• RECORDS PROVIDED:
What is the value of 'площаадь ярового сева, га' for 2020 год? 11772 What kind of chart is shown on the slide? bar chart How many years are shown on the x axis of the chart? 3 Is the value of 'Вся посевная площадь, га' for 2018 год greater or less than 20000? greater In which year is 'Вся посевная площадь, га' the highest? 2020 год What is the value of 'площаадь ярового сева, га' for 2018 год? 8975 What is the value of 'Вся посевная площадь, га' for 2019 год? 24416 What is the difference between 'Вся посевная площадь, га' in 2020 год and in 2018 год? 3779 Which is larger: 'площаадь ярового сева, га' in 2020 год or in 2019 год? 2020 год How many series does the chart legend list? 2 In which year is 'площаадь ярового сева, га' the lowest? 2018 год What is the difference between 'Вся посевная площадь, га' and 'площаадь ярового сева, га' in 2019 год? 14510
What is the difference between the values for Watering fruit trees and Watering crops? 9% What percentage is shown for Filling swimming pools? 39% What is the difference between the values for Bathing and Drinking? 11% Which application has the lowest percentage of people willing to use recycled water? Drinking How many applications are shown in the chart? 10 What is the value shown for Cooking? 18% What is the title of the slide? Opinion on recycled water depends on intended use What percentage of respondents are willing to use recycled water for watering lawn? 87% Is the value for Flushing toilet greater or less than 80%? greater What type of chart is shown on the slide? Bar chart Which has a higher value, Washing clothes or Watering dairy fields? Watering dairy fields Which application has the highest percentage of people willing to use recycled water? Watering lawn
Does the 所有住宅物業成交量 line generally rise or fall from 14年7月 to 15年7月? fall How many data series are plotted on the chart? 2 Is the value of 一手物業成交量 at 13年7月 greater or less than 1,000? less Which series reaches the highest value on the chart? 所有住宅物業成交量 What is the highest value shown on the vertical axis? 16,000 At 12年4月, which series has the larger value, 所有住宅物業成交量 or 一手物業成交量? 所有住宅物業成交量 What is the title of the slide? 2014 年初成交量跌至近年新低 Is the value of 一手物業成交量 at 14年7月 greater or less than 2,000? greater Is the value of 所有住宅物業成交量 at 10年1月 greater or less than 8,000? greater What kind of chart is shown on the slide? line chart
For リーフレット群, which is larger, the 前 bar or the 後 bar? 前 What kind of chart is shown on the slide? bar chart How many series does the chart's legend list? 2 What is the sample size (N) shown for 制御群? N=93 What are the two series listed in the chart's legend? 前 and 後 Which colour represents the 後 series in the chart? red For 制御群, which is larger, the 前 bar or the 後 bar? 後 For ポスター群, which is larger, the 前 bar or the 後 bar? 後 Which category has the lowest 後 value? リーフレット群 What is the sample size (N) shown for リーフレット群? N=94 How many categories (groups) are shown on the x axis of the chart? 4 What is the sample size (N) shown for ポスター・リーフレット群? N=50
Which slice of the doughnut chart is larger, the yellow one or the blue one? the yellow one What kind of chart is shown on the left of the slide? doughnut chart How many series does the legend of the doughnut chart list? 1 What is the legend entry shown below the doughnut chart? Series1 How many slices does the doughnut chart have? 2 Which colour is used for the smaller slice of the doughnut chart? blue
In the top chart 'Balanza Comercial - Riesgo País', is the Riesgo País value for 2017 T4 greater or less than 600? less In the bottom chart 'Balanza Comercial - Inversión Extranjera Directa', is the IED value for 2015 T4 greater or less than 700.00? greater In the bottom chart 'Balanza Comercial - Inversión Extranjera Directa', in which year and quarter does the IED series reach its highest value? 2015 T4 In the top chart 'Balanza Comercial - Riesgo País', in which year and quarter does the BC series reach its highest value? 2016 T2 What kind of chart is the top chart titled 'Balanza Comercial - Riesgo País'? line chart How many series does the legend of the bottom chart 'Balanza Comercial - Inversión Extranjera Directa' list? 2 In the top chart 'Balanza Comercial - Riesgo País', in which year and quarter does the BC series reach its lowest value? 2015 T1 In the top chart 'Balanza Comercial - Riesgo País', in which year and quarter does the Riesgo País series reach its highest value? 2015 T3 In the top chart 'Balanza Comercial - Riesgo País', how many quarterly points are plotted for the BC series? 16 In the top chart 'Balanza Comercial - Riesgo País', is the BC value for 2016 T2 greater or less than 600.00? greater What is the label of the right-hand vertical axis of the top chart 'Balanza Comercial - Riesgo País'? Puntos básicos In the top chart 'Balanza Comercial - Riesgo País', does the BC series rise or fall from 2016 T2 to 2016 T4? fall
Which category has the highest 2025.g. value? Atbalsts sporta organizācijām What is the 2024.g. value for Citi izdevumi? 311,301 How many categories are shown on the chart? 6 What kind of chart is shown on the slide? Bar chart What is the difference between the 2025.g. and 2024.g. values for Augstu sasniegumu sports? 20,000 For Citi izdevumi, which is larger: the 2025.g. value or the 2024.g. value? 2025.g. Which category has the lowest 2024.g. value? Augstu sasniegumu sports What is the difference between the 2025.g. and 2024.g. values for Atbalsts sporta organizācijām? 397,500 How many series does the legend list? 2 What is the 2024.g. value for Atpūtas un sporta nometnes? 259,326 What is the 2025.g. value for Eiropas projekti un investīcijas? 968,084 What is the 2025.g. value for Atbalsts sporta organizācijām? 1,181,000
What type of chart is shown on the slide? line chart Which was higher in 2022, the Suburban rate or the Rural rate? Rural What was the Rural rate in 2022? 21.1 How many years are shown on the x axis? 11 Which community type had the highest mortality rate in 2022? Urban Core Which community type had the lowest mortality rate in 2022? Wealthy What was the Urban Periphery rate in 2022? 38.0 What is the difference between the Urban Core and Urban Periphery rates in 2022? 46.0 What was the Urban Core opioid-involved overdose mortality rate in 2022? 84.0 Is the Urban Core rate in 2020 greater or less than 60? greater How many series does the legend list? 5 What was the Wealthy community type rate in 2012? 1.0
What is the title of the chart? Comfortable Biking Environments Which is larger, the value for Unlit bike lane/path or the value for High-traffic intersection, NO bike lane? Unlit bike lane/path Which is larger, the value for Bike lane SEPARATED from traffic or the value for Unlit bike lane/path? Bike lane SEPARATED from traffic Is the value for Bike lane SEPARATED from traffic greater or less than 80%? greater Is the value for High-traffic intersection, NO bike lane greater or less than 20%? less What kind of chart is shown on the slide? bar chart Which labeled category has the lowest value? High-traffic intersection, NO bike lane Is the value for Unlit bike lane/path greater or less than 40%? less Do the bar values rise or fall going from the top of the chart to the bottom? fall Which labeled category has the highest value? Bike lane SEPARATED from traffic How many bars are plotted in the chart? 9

• ASSIGNMENT: Copy all nine records above character for character, keeping each line in its original order.

• SOLUTION TO THIS TASK:
What is the value of 'площаадь ярового сева, га' for 2020 год? 11772 What kind of chart is shown on the slide? bar chart How many years are shown on the x axis of the chart? 3 Is the value of 'Вся посевная площадь, га' for 2018 год greater or less than 20000? greater In which year is 'Вся посевная площадь, га' the highest? 2020 год What is the value of 'площаадь ярового сева, га' for 2018 год? 8975 What is the value of 'Вся посевная площадь, га' for 2019 год? 24416 What is the difference between 'Вся посевная площадь, га' in 2020 год and in 2018 год? 3779 Which is larger: 'площаадь ярового сева, га' in 2020 год or in 2019 год? 2020 год How many series does the chart legend list? 2 In which year is 'площаадь ярового сева, га' the lowest? 2018 год What is the difference between 'Вся посевная площадь, га' and 'площаадь ярового сева, га' in 2019 год? 14510
What is the difference between the values for Watering fruit trees and Watering crops? 9% What percentage is shown for Filling swimming pools? 39% What is the difference between the values for Bathing and Drinking? 11% Which application has the lowest percentage of people willing to use recycled water? Drinking How many applications are shown in the chart? 10 What is the value shown for Cooking? 18% What is the title of the slide? Opinion on recycled water depends on intended use What percentage of respondents are willing to use recycled water for watering lawn? 87% Is the value for Flushing toilet greater or less than 80%? greater What type of chart is shown on the slide? Bar chart Which has a higher value, Washing clothes or Watering dairy fields? Watering dairy fields Which application has the highest percentage of people willing to use recycled water? Watering lawn
Does the 所有住宅物業成交量 line generally rise or fall from 14年7月 to 15年7月? fall How many data series are plotted on the chart? 2 Is the value of 一手物業成交量 at 13年7月 greater or less than 1,000? less Which series reaches the highest value on the chart? 所有住宅物業成交量 What is the highest value shown on the vertical axis? 16,000 At 12年4月, which series has the larger value, 所有住宅物業成交量 or 一手物業成交量? 所有住宅物業成交量 What is the title of the slide? 2014 年初成交量跌至近年新低 Is the value of 一手物業成交量 at 14年7月 greater or less than 2,000? greater Is the value of 所有住宅物業成交量 at 10年1月 greater or less than 8,000? greater What kind of chart is shown on the slide? line chart
For リーフレット群, which is larger, the 前 bar or the 後 bar? 前 What kind of chart is shown on the slide? bar chart How many series does the chart's legend list? 2 What is the sample size (N) shown for 制御群? N=93 What are the two series listed in the chart's legend? 前 and 後 Which colour represents the 後 series in the chart? red For 制御群, which is larger, the 前 bar or the 後 bar? 後 For ポスター群, which is larger, the 前 bar or the 後 bar? 後 Which category has the lowest 後 value? リーフレット群 What is the sample size (N) shown for リーフレット群? N=94 How many categories (groups) are shown on the x axis of the chart? 4 What is the sample size (N) shown for ポスター・リーフレット群? N=50
Which slice of the doughnut chart is larger, the yellow one or the blue one? the yellow one What kind of chart is shown on the left of the slide? doughnut chart How many series does the legend of the doughnut chart list? 1 What is the legend entry shown below the doughnut chart? Series1 How many slices does the doughnut chart have? 2 Which colour is used for the smaller slice of the doughnut chart? blue
In the top chart 'Balanza Comercial - Riesgo País', is the Riesgo País value for 2017 T4 greater or less than 600? less In the bottom chart 'Balanza Comercial - Inversión Extranjera Directa', is the IED value for 2015 T4 greater or less than 700.00? greater In the bottom chart 'Balanza Comercial - Inversión Extranjera Directa', in which year and quarter does the IED series reach its highest value? 2015 T4 In the top chart 'Balanza Comercial - Riesgo País', in which year and quarter does the BC series reach its highest value? 2016 T2 What kind of chart is the top chart titled 'Balanza Comercial - Riesgo País'? line chart How many series does the legend of the bottom chart 'Balanza Comercial - Inversión Extranjera Directa' list? 2 In the top chart 'Balanza Comercial - Riesgo País', in which year and quarter does the BC series reach its lowest value? 2015 T1 In the top chart 'Balanza Comercial - Riesgo País', in which year and quarter does the Riesgo País series reach its highest value? 2015 T3 In the top chart 'Balanza Comercial - Riesgo País', how many quarterly points are plotted for the BC series? 16 In the top chart 'Balanza Comercial - Riesgo País', is the BC value for 2016 T2 greater or less than 600.00? greater What is the label of the right-hand vertical axis of the top chart 'Balanza Comercial - Riesgo País'? Puntos básicos In the top chart 'Balanza Comercial - Riesgo País', does the BC series rise or fall from 2016 T2 to 2016 T4? fall
Which category has the highest 2025.g. value? Atbalsts sporta organizācijām What is the 2024.g. value for Citi izdevumi? 311,301 How many categories are shown on the chart? 6 What kind of chart is shown on the slide? Bar chart What is the difference between the 2025.g. and 2024.g. values for Augstu sasniegumu sports? 20,000 For Citi izdevumi, which is larger: the 2025.g. value or the 2024.g. value? 2025.g. Which category has the lowest 2024.g. value? Augstu sasniegumu sports What is the difference between the 2025.g. and 2024.g. values for Atbalsts sporta organizācijām? 397,500 How many series does the legend list? 2 What is the 2024.g. value for Atpūtas un sporta nometnes? 259,326 What is the 2025.g. value for Eiropas projekti un investīcijas? 968,084 What is the 2025.g. value for Atbalsts sporta organizācijām? 1,181,000
What type of chart is shown on the slide? line chart Which was higher in 2022, the Suburban rate or the Rural rate? Rural What was the Rural rate in 2022? 21.1 How many years are shown on the x axis? 11 Which community type had the highest mortality rate in 2022? Urban Core Which community type had the lowest mortality rate in 2022? Wealthy What was the Urban Periphery rate in 2022? 38.0 What is the difference between the Urban Core and Urban Periphery rates in 2022? 46.0 What was the Urban Core opioid-involved overdose mortality rate in 2022? 84.0 Is the Urban Core rate in 2020 greater or less than 60? greater How many series does the legend list? 5 What was the Wealthy community type rate in 2012? 1.0
What is the title of the chart? Comfortable Biking Environments Which is larger, the value for Unlit bike lane/path or the value for High-traffic intersection, NO bike lane? Unlit bike lane/path Which is larger, the value for Bike lane SEPARATED from traffic or the value for Unlit bike lane/path? Bike lane SEPARATED from traffic Is the value for Bike lane SEPARATED from traffic greater or less than 80%? greater Is the value for High-traffic intersection, NO bike lane greater or less than 20%? less What kind of chart is shown on the slide? bar chart Which labeled category has the lowest value? High-traffic intersection, NO bike lane Is the value for Unlit bike lane/path greater or less than 40%? less Do the bar values rise or fall going from the top of the chart to the bottom? fall Which labeled category has the highest value? Bike lane SEPARATED from traffic How many bars are plotted in the chart? 9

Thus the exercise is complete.